::: DATA LISTING :::

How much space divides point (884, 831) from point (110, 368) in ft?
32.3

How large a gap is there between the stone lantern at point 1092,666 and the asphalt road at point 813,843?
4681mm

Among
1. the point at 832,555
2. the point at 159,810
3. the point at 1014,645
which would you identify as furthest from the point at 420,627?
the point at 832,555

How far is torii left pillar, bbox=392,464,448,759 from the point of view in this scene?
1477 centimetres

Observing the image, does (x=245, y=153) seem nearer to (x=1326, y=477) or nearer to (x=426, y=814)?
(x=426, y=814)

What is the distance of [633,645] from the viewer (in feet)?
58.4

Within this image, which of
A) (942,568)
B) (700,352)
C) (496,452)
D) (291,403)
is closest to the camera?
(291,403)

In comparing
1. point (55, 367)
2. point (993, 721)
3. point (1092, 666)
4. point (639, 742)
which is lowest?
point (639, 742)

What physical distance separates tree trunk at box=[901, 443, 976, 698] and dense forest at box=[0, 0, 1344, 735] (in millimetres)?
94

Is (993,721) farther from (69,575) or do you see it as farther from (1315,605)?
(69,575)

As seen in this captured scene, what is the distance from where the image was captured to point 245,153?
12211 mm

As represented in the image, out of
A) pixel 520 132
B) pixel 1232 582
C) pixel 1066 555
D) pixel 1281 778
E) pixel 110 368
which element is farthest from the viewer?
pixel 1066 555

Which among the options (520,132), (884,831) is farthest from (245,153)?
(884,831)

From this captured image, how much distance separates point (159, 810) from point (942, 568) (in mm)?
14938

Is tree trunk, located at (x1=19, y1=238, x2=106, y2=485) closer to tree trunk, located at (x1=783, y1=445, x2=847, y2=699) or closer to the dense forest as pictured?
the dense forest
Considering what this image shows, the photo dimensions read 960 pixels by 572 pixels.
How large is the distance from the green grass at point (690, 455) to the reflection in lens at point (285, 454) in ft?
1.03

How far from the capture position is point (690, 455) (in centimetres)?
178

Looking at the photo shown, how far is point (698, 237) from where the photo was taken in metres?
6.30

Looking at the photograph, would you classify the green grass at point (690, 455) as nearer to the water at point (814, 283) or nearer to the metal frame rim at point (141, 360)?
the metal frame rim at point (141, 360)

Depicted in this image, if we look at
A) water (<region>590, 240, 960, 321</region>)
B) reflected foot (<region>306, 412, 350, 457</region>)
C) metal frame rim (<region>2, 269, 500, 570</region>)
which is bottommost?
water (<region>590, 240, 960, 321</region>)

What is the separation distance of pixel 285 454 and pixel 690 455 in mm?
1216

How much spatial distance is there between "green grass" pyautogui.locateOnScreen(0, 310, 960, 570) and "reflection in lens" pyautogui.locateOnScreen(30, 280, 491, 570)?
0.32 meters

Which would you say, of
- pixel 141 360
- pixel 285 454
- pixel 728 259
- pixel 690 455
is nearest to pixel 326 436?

:::

WHAT IS BEING ASKED: Rewrite all the items above, changing "tree trunk" to "tree stem" wherever it appears and leaving everything else as it is.

TASK OUTPUT:
How much space divides point (884, 831) from point (110, 368) in ft?
32.3

How large a gap is there between the stone lantern at point 1092,666 and the asphalt road at point 813,843?
4681mm

Among
1. the point at 832,555
2. the point at 159,810
3. the point at 1014,645
which would you identify as furthest from the point at 420,627?
the point at 832,555

How far is torii left pillar, bbox=392,464,448,759 from the point of view in this scene?
1477 centimetres

Observing the image, does (x=245, y=153) seem nearer to (x=1326, y=477) or nearer to (x=426, y=814)?
(x=426, y=814)

What is the distance of [633,645] from the viewer (in feet)?
58.4

Within this image, which of
A) (942,568)
B) (700,352)
C) (496,452)
D) (291,403)
is closest to the camera?
(291,403)

In comparing
1. point (55, 367)
2. point (993, 721)
3. point (1092, 666)
4. point (639, 742)
which is lowest?
point (639, 742)

What physical distance separates tree stem at box=[901, 443, 976, 698] and dense forest at box=[0, 0, 1344, 735] (in millimetres)?
94

Is (993,721) farther from (69,575) or do you see it as farther from (1315,605)?
(69,575)

As seen in this captured scene, what is the distance from where the image was captured to point 245,153?
12211 mm

As represented in the image, out of
A) pixel 520 132
B) pixel 1232 582
C) pixel 1066 555
D) pixel 1281 778
E) pixel 110 368
which element is farthest from the viewer?
pixel 1066 555

Which among the options (520,132), (884,831) is farthest from (245,153)?
(884,831)

From this captured image, how much distance separates point (159, 810) from point (942, 568) (in mm)?
14938

Is tree stem, located at (x1=19, y1=238, x2=106, y2=485) closer to tree stem, located at (x1=783, y1=445, x2=847, y2=699) or closer to the dense forest as pictured?
the dense forest
Considering what this image shows, the photo dimensions read 960 pixels by 572 pixels.
How large is the distance from the green grass at point (690, 455) to the reflection in lens at point (285, 454) in ft?
1.03

How far from the capture position is point (690, 455) (in centimetres)?
178

Looking at the photo shown, how far is point (698, 237) from where the photo was taken in metres?
6.30

Looking at the photograph, would you classify the green grass at point (690, 455) as nearer to the water at point (814, 283) or nearer to the metal frame rim at point (141, 360)?
the metal frame rim at point (141, 360)

Depicted in this image, if we look at
A) water (<region>590, 240, 960, 321</region>)
B) reflected foot (<region>306, 412, 350, 457</region>)
C) metal frame rim (<region>2, 269, 500, 570</region>)
which is bottommost?
water (<region>590, 240, 960, 321</region>)

What is the separation distance of pixel 285 454 and pixel 690 455 in mm?
1216

How much spatial distance is there between "green grass" pyautogui.locateOnScreen(0, 310, 960, 570) and "reflection in lens" pyautogui.locateOnScreen(30, 280, 491, 570)?
0.32 meters

Which would you say, of
- pixel 141 360
- pixel 285 454
- pixel 728 259
- pixel 690 455
is nearest to pixel 326 436?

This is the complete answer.